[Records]

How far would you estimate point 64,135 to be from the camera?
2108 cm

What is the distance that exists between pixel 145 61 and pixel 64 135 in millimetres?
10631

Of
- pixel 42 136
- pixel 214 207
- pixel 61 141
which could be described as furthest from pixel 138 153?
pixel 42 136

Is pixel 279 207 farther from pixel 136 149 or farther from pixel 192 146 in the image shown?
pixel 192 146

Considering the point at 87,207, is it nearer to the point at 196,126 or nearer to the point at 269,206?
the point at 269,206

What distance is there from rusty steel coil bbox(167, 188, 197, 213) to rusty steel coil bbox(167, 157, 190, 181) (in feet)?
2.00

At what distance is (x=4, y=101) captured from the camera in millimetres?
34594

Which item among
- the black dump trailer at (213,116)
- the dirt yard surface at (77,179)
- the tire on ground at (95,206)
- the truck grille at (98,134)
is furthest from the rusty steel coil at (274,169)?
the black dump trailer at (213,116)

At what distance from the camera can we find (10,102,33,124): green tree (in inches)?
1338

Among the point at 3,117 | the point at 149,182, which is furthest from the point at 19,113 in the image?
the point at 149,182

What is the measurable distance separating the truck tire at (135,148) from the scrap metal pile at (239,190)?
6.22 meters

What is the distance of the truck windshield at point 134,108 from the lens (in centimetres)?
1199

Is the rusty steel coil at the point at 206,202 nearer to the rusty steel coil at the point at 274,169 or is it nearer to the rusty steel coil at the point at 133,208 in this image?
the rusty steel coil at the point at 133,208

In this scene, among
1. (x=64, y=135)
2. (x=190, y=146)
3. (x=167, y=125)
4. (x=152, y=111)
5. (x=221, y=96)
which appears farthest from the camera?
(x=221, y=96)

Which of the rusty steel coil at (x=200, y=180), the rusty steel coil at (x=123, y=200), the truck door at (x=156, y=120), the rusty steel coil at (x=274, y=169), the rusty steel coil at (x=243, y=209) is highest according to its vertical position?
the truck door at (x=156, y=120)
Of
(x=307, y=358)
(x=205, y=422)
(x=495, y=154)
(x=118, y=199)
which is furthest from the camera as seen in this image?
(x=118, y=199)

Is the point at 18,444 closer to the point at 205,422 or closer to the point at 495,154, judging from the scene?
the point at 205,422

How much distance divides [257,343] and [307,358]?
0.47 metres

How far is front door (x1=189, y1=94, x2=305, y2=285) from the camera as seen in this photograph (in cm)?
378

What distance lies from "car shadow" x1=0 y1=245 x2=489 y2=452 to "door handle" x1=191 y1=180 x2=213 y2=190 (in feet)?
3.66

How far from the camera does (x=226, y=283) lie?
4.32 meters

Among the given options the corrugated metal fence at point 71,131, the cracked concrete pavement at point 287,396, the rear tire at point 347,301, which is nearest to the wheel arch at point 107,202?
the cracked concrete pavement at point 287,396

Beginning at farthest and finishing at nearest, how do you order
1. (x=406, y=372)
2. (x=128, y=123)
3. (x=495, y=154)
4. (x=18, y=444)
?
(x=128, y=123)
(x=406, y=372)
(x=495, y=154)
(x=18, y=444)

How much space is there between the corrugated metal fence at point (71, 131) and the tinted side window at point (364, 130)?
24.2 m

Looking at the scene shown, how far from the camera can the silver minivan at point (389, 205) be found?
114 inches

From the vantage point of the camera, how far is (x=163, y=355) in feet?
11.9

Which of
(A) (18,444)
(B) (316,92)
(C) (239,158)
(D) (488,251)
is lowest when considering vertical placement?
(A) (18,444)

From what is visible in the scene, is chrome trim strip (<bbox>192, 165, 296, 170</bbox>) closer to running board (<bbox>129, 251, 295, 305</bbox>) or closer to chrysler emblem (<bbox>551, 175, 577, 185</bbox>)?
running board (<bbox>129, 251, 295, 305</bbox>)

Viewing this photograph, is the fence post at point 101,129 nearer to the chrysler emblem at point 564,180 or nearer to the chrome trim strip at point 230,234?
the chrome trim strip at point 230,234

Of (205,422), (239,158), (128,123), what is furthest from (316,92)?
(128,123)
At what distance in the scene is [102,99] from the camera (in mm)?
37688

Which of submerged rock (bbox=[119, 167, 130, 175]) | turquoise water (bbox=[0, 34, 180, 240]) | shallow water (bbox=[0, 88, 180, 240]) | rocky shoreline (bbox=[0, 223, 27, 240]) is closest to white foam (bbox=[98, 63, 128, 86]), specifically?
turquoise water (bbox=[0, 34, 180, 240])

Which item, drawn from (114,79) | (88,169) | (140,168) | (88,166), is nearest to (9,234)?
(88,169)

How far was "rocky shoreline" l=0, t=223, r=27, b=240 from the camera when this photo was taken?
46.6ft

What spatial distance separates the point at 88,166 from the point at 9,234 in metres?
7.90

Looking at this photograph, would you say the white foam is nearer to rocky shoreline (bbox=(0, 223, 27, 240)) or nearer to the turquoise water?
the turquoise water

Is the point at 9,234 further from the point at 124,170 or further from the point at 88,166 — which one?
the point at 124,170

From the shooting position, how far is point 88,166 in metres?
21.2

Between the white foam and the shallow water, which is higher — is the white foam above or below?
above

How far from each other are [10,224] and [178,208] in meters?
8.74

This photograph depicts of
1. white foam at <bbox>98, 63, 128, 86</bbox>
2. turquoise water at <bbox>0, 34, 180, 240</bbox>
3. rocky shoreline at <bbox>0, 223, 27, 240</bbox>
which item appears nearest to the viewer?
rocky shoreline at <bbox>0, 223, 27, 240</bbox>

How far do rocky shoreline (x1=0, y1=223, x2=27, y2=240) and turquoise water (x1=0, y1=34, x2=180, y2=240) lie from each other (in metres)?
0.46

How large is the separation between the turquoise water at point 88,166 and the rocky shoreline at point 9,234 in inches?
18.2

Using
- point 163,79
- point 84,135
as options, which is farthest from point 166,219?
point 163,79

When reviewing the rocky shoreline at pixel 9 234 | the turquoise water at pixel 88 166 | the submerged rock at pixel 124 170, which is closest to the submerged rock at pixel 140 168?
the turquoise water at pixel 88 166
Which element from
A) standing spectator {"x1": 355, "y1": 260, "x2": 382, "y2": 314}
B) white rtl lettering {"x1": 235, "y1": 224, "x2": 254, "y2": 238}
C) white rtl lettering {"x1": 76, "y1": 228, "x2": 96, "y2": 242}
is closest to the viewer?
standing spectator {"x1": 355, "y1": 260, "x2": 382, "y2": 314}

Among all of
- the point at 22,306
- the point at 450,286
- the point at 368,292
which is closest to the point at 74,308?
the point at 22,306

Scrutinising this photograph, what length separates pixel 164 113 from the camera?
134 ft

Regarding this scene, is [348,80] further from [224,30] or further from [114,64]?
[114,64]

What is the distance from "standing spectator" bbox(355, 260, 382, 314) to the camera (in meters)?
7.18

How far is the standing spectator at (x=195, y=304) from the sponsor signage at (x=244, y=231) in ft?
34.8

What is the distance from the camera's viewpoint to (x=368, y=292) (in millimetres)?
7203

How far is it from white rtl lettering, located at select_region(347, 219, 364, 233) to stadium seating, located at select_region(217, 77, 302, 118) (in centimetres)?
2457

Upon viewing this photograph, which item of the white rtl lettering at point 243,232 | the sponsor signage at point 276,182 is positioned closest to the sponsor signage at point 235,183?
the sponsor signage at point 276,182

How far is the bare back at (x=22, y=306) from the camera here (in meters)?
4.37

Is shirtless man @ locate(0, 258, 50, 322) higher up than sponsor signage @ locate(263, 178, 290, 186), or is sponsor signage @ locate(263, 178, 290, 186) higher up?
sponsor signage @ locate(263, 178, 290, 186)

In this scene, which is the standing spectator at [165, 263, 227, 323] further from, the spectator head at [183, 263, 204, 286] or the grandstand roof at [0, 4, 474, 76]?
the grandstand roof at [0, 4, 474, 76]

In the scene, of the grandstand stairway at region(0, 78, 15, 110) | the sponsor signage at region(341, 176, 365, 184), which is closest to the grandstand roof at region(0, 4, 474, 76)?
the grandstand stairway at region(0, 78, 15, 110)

[Written instruction]
The lines to reproduce run from the line containing "camera (in meters)?" to the end of the listing; write them out exactly and add nothing.

[Worked solution]
What is the distance from "standing spectator" bbox(355, 260, 382, 314) to the camera (in meters)?
7.18

How far is the standing spectator at (x=195, y=304) from the sponsor signage at (x=244, y=231) in ft?
34.8

What is the distance from the camera's viewpoint to (x=368, y=292) (in millimetres)?
7203

How far is it from white rtl lettering, located at select_region(347, 219, 364, 233) to stadium seating, located at select_region(217, 77, 302, 118) (in centimetres)?
2457

Upon viewing this photograph, which item of the white rtl lettering at point 243,232 | the sponsor signage at point 276,182 is positioned closest to the sponsor signage at point 235,183?
the sponsor signage at point 276,182

How far is the bare back at (x=22, y=306) from the camera here (in meters)?
4.37

Is shirtless man @ locate(0, 258, 50, 322) higher up than sponsor signage @ locate(263, 178, 290, 186), or is sponsor signage @ locate(263, 178, 290, 186) higher up?
sponsor signage @ locate(263, 178, 290, 186)

In this scene, which is the standing spectator at [165, 263, 227, 323] further from, the spectator head at [183, 263, 204, 286] or the grandstand roof at [0, 4, 474, 76]?
the grandstand roof at [0, 4, 474, 76]

In the scene, of the grandstand stairway at region(0, 78, 15, 110) | the sponsor signage at region(341, 176, 365, 184), which is closest to the grandstand roof at region(0, 4, 474, 76)?
the grandstand stairway at region(0, 78, 15, 110)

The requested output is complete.